Treasury bond yields hit historic lows over the summer as speculation about whether Federal Reserve would embark on another round of quantitative easing kept investors on edge. The Fed eventually announced the extension of its Operation Twist maturity extension program through the end of the year as well as an open-ended, mortgage-backed securities purchasing program in mid-September.

While the yield on the 10-year Treasury has bounced back over the past few months, it still remains solidly below 2%, and that's pushed many investors into lower credit quality corporate bonds, according to Jeffrey Sica, chief investment officer of SICA Wealth Management.

"First of all, people have become extremely hungry for yields, so they've moved to lower credit quality bonds in order to get yields," said Sica. "So they've put themselves in the position of taking on more risks just to achieve yield."

Many bond analysts have said it's difficult to draw any conclusions about what will happen to bonds after the election, as any prediction has to be multi-pronged: Forecasting not only who will win the presidential election but also how the make-up of Congress shapes up and what deals will get done in order to address the fiscal cliff.

Here are a few scenarios that could play out:

In the event of a Barack Obama victory, investors should be able to trust that the Fed will be little changed. Fed Chairman Ben Bernanke's second term runs through Jan. 31, 2014. Unlike Mitt Romney, Obama has not expressed any intention to remove Bernanke before that date.

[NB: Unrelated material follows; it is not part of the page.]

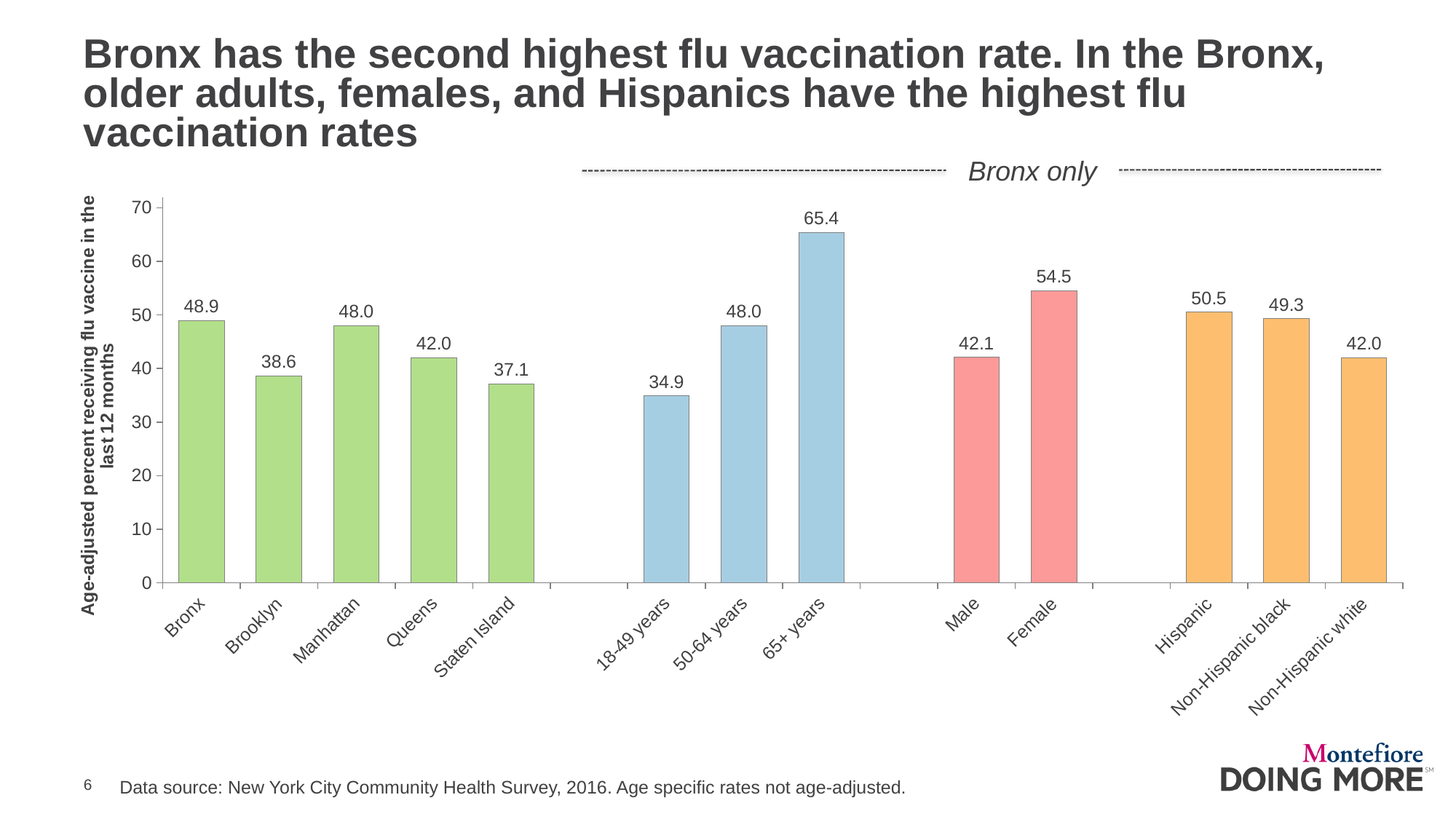
Which is larger, the rate for Hispanic or for Non-Hispanic white residents of the Bronx? Hispanic What type of chart is shown on the slide? Bar chart What is the difference between the Bronx and Staten Island flu vaccination rates? 11.8 Which category has the highest value on the whole chart? 65+ years How many bars are plotted on the chart? 13 What is the flu vaccination rate for Brooklyn? 38.6 What is the flu vaccination rate for Non-Hispanic black residents of the Bronx? 49.3 Which borough has the highest flu vaccination rate? Bronx What is the flu vaccination rate for the 65+ years group in the Bronx? 65.4 Which borough has the lowest flu vaccination rate? Staten Island Do the values rise or fall across the three age groups from 18-49 years to 65+ years? Rise What is the difference between the Female and Male flu vaccination rates in the Bronx? 12.4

Pertaining to central bank policy, Bernanke and the Fed have committed to continue open-ended quantitative easing until the economy and the labor market not only improve significantly and also show an ability to maintain that momentum for an extended period of time. The bank has not been more specific about how long.

This means the Fed's efforts will continue to keep a lid on Treasury yields for the foreseeable future and likely push more investors toward other investments, such as stocks and corporate bonds.

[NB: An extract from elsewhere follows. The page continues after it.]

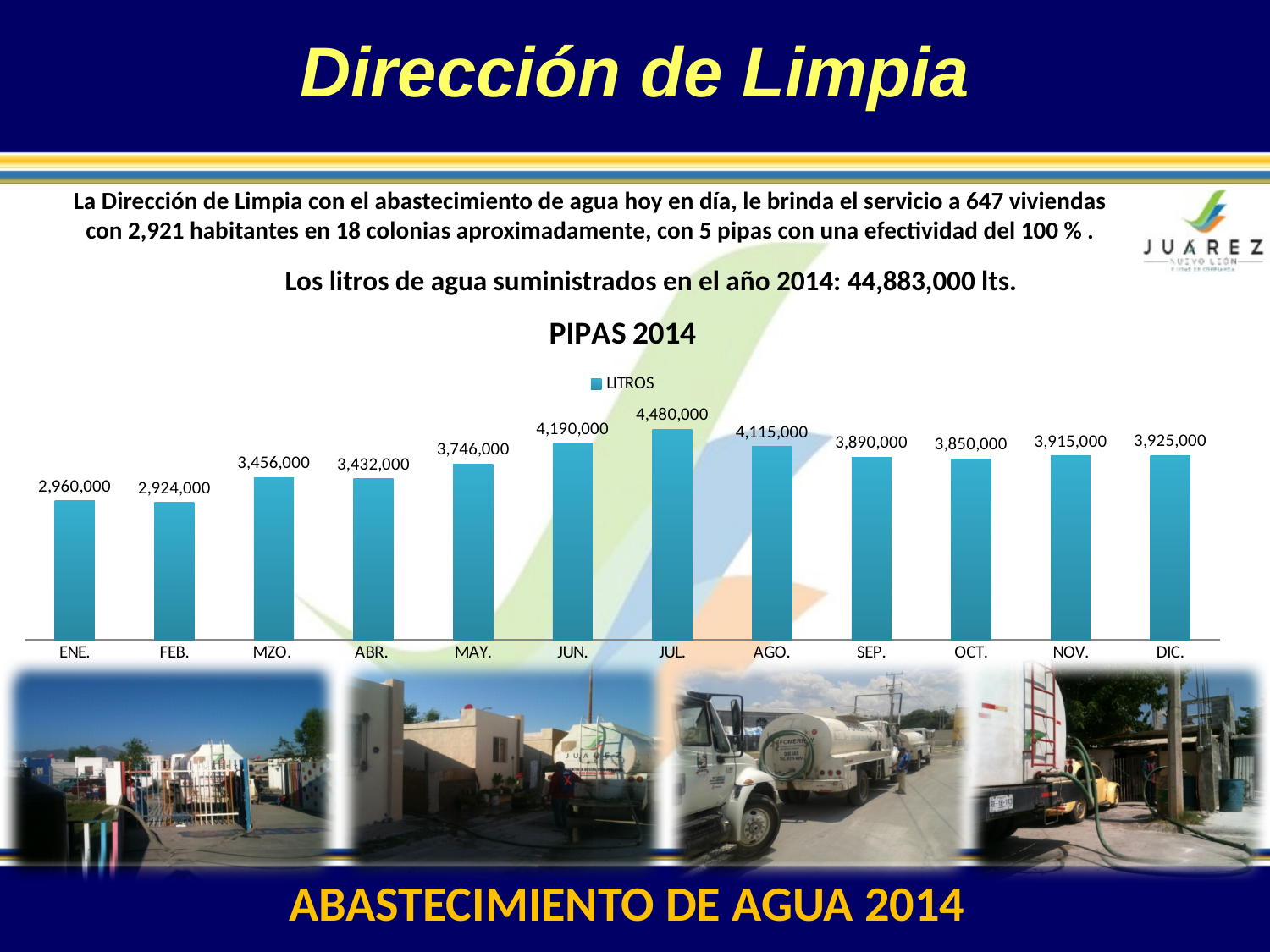
How many months are shown on the x axis of the PIPAS 2014 chart? 12 What is the value for OCT. in the PIPAS 2014 chart? 3,850,000 What is the value for JUL. in the PIPAS 2014 chart? 4,480,000 Which month has the lowest value in the PIPAS 2014 chart? FEB. What kind of chart is the PIPAS 2014 chart? Bar chart Which is larger in the PIPAS 2014 chart, the value for AGO. or the value for SEP.? AGO. What is the name of the series shown in the legend of the PIPAS 2014 chart? LITROS Which month has the highest value in the PIPAS 2014 chart? JUL. What is the difference between the values for JUL. and ENE. in the PIPAS 2014 chart? 1,520,000 What is the difference between the values for JUN. and MAY. in the PIPAS 2014 chart? 444,000 How many series does the legend of the PIPAS 2014 chart list? 1 What is the value for ENE. in the PIPAS 2014 chart? 2,960,000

A Mitt Romney victory, on the other hand, would leave investors with a lot of questions.

Romney has said he would remove Bernanke as Fed chairman if he wins the presidency. The former Massachusetts governor has also expressed a lack of enthusiasm for monetary stimulus, so the fate of quantitative easing would be left in doubt.

In addition, Romney has promised to rein in spending, and his policies have seemed to favor less central banking activity and less bond buying, which could begin to boost the yield in treasuries and eventually lead investors back into higher quality credit treasury bonds. Analysts aren't sure how long, though, a massive move like this would take.